- _Work instructions_: Copy out, word for word, the stretch of rows below from the line containing "How distantly placed" through the last row, and nothing else.
....
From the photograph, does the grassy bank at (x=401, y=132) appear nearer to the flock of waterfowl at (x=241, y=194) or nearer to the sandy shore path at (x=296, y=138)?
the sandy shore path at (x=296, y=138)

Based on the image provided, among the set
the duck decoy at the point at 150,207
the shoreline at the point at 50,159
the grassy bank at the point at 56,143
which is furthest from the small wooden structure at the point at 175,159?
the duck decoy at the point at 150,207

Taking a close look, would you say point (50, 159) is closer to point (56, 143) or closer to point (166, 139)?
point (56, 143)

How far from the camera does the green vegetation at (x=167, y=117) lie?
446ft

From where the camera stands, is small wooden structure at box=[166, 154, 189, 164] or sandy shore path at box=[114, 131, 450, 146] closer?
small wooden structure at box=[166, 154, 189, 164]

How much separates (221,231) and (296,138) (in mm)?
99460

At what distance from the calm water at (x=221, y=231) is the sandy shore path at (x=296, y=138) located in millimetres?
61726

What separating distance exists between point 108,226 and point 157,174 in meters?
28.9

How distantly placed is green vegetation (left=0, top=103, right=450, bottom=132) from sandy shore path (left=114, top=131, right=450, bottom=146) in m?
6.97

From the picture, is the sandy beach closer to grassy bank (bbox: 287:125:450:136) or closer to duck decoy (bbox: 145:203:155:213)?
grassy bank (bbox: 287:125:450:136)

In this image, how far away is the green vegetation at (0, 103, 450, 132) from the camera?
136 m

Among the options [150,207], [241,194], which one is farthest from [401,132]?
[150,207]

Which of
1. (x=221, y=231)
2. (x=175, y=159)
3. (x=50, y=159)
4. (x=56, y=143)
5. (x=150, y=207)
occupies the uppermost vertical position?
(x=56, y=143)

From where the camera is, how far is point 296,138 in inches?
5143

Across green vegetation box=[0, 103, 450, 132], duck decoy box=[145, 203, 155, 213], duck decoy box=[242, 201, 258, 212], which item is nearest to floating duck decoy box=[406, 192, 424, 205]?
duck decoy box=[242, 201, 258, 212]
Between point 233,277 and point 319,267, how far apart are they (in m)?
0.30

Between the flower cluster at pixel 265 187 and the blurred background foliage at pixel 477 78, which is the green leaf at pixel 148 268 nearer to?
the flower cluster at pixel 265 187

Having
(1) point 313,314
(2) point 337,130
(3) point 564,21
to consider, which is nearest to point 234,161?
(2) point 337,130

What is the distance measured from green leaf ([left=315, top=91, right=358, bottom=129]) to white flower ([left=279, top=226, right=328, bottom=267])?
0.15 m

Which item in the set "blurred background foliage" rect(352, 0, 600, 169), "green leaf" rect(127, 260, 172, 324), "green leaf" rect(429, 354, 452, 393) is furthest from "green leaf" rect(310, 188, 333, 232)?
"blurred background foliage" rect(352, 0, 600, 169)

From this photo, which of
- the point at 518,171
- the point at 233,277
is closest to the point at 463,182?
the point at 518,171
....
- _Correct result_:
How distantly placed is green vegetation (left=0, top=103, right=450, bottom=132) from sandy shore path (left=114, top=131, right=450, bottom=146) in m?
6.97

From the picture, is the sandy beach closer to grassy bank (bbox: 287:125:450:136) or closer to duck decoy (bbox: 145:203:155:213)?
grassy bank (bbox: 287:125:450:136)

In this image, how far away is the green vegetation at (0, 103, 450, 132) from the camera?
136 m

Among the options [150,207], [241,194], which one is farthest from [401,132]?
[150,207]

Which of
1. (x=221, y=231)
2. (x=175, y=159)
3. (x=50, y=159)
4. (x=56, y=143)
5. (x=150, y=207)
occupies the uppermost vertical position?
(x=56, y=143)

From where the camera is, how far is point 296,138 in inches?
5143

Across green vegetation box=[0, 103, 450, 132], duck decoy box=[145, 203, 155, 213], duck decoy box=[242, 201, 258, 212], which item is nearest to floating duck decoy box=[406, 192, 424, 205]?
duck decoy box=[242, 201, 258, 212]
Between point 233,277 and point 319,267, how far apart are they (in m)?
0.30

Between the flower cluster at pixel 265 187 and the blurred background foliage at pixel 477 78, which is the green leaf at pixel 148 268 nearer to?
the flower cluster at pixel 265 187

Having
(1) point 313,314
(2) point 337,130
(3) point 564,21
to consider, which is nearest to point 234,161?
(2) point 337,130

What is the distance measured from green leaf ([left=315, top=91, right=358, bottom=129]) to white flower ([left=279, top=226, right=328, bottom=267])?
0.15 m

Which item in the set "blurred background foliage" rect(352, 0, 600, 169), "green leaf" rect(127, 260, 172, 324), "green leaf" rect(429, 354, 452, 393) is furthest from "green leaf" rect(310, 188, 333, 232)?
"blurred background foliage" rect(352, 0, 600, 169)

From this photo, which of
- the point at 518,171
- the point at 233,277
is closest to the point at 463,182?
the point at 518,171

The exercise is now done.